Tomó dos décadas derrotar la insania comunista de Sendero Luminoso y el MRTA. La fuerza militar, la inteligencia policial, el sostén espiritual de la Iglesia y la resiliencia del pueblo peruano vencieron el terror subversivo a un alto costo: más de setenta mil muertos. Pero los intelectuales filo izquierdistas y sus operadores políticos traicionaron el sacrificio de los soldados y civiles con el cuento de la verdad y reconciliación. Docenas de terroristas terminaron abandonando las cárceles de las que jamás debieron salir, sumándose a los movimientos fachada de activistas que exigen amnistía para los que le negaron la paz al Perú.

Las fuerzas armadas, blanco de una campaña de desprestigio y persecución judicial por parte de ciertas oenegés de izquierda que les culpan de los excesos y crímenes que algunos comandos tuvieron con la población, han terminado maniatadas y enmudecidas. La derecha, ensimismada con los índices macroeconómicos y confiada de la derrota militar del terrorismo marxista, abandonó las ideas y se convirtió en defensora del chorreo neoliberal. Y así, la izquierda tomó de nuevo universidades y centros de pensamiento, construyó la narrativa de odio y polarización que hoy vomita la prensa y las redes sociales. El mal, subestimado, nunca dejó de tejer su venganza.

Ahora, esa farsa a la que llamamos democracia se ve amenazada por los excesos de la revolución que la parió. No se pudo domar la revolución porque esta no es un perro, es una hiena, y aun hastiada y con las fauces ensangrentadas, siempre estará angurrienta por más víctimas. Pedro Castillo, mejor dicho, Vladimir Cerrón, el esbirro chavista que lidera Perú Libre, esa amenaza marxista-leninista-maoísta que nos promete un país más igualitario a costa de volvernos a todos igualmente miserables, es el nuevo mal al que no debemos permitir echar raíz para que crezca a costa del sacrificio de los héroes que murieron por pacificar este país de la guerra que nos declaró el terrorismo comunista.

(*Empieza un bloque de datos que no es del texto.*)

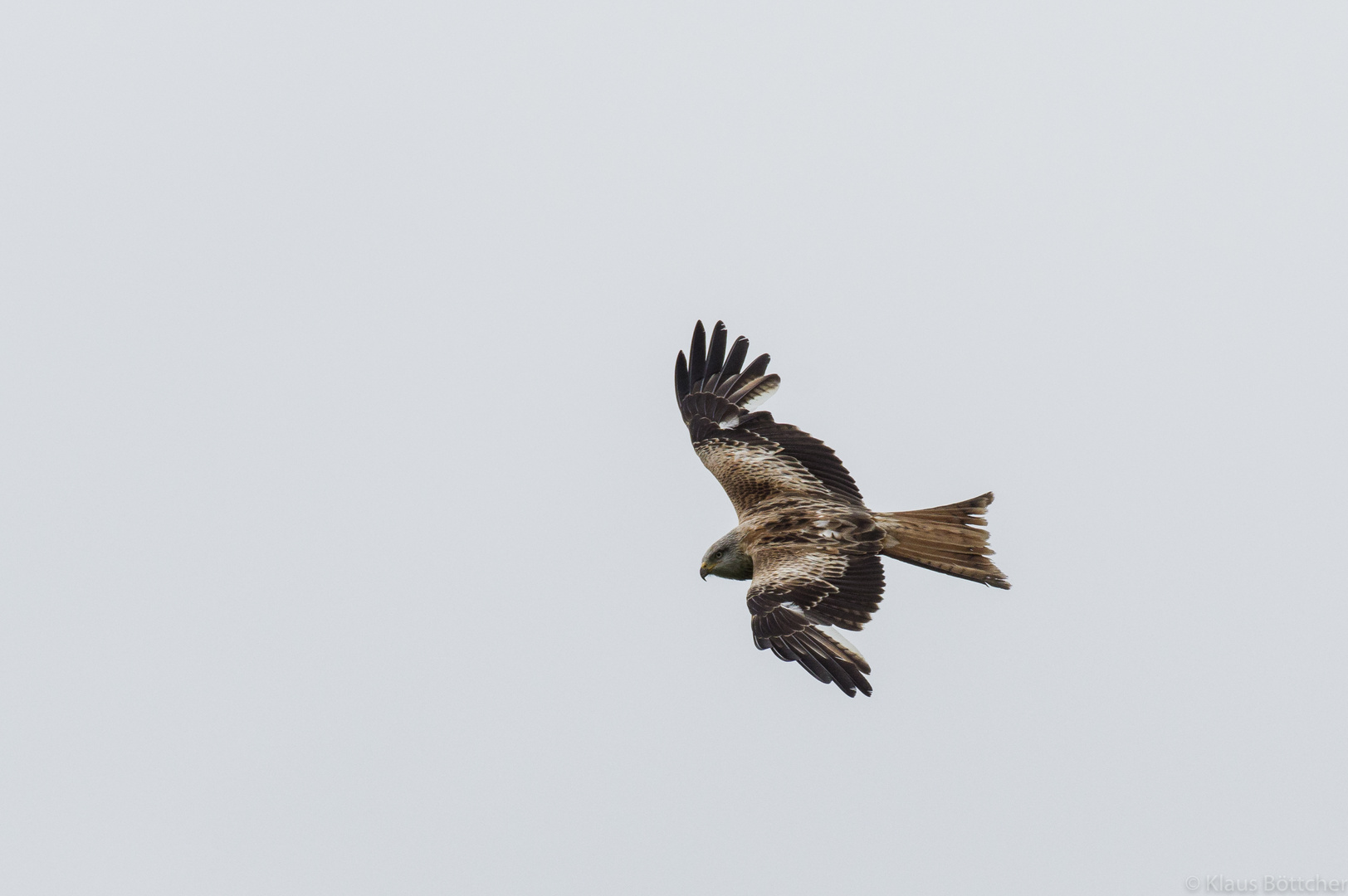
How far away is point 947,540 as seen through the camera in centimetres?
1264

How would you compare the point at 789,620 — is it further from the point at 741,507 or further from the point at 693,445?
the point at 693,445

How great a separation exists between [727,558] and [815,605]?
5.64 ft

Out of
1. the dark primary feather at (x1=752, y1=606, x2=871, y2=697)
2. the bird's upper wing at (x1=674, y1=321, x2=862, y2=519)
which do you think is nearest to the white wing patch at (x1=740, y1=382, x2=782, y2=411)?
the bird's upper wing at (x1=674, y1=321, x2=862, y2=519)

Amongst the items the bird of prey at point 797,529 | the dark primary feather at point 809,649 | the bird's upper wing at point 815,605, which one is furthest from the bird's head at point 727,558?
the dark primary feather at point 809,649

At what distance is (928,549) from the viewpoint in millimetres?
12648

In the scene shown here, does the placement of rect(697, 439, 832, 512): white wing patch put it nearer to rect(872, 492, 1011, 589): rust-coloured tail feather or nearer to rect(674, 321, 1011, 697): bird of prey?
rect(674, 321, 1011, 697): bird of prey

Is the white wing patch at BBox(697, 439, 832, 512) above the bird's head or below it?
above

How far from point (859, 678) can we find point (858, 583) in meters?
1.38

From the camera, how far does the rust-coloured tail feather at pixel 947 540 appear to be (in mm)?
12516

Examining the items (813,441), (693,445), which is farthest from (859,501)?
(693,445)

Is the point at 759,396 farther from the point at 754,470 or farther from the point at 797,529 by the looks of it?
the point at 797,529

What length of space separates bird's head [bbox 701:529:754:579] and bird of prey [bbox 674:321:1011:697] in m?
0.01

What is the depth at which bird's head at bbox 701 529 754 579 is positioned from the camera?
1324cm

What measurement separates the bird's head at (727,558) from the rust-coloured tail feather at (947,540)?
1.23 meters
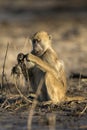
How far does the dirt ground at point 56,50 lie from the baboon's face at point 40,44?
0.20 m

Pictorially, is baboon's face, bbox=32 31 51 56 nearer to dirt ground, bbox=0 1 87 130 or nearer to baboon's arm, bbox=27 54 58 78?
dirt ground, bbox=0 1 87 130

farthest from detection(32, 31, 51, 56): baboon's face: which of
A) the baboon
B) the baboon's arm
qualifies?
the baboon's arm

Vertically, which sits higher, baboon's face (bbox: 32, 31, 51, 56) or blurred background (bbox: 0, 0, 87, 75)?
blurred background (bbox: 0, 0, 87, 75)

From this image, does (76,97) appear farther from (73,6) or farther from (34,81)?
(73,6)

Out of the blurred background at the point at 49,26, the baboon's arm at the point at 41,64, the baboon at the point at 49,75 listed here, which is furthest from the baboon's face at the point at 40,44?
the baboon's arm at the point at 41,64

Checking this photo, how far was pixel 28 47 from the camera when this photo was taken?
65.7 ft

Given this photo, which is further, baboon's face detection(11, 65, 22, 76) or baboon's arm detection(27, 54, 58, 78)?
baboon's face detection(11, 65, 22, 76)

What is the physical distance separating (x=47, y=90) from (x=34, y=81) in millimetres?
336

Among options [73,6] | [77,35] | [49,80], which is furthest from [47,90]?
[73,6]

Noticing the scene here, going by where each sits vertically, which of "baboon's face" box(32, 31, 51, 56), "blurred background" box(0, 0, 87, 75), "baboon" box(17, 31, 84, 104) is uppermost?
"blurred background" box(0, 0, 87, 75)

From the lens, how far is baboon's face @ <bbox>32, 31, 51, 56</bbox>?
12.9 meters

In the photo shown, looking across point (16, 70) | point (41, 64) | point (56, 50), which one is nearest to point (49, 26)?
point (56, 50)

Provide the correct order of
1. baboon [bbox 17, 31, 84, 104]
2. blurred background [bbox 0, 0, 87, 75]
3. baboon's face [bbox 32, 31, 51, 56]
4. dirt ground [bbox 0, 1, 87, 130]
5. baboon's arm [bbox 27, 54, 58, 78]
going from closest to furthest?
1. dirt ground [bbox 0, 1, 87, 130]
2. baboon's arm [bbox 27, 54, 58, 78]
3. baboon [bbox 17, 31, 84, 104]
4. baboon's face [bbox 32, 31, 51, 56]
5. blurred background [bbox 0, 0, 87, 75]

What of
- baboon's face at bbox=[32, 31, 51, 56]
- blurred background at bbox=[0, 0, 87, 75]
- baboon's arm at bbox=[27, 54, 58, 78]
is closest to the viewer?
baboon's arm at bbox=[27, 54, 58, 78]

Pero no perdamos la vista solo en ellos. Aunque con ascos, se ha aliado con la izquierda globalista, los progres que pastorea la inefable Verónika Mendoza, la abanderada de la ideología de género, el aborto y el feminismo radical. Muchos jóvenes le siguen entusiasmados por su discurso bienintencionado a favor de las minorías sexuales, y es que el mal se camufla entre las buenas intenciones de los ingenuos, se disfraza de empatía, libertad y toda esa palabrería para engatusar adolescentes.

En la trinchera de al frente, Keiko Fujimori; una vez más, el mal menor, pero de todas maneras el mal. El mal nos acecha, el mal nos moldea, el mal nos invita a tomarle de la mano. Y nuestro error fue permitirle echar raíz en el Perú cuando debimos arrancarlo e incinerarlo, no jugar torpemente a ser condescendientes, a ser “empáticos” con él. No es que el resto de países les sea ajeno convivir con el mal, es más, en muchos de estos lugares es magistrado, catedrático, sacerdote y policía, pero es que en el Perú se le ha subestimado de forma tan cómplice que se le trata como a un vecino, se le invita a comer a la mesa, a ser parte de la familia. No se le identifica, no se le marca como enemigo. Si algo nos falta en el Perú es aprender a reconocer a nuestro enemigo, y, con causa justa, hacerle la guerra y derrotarlo. No basta solo enfrentarle hasta llegar a una tregua, sino rendirlo sin cuartel. Nos hace falta aprender a vencer.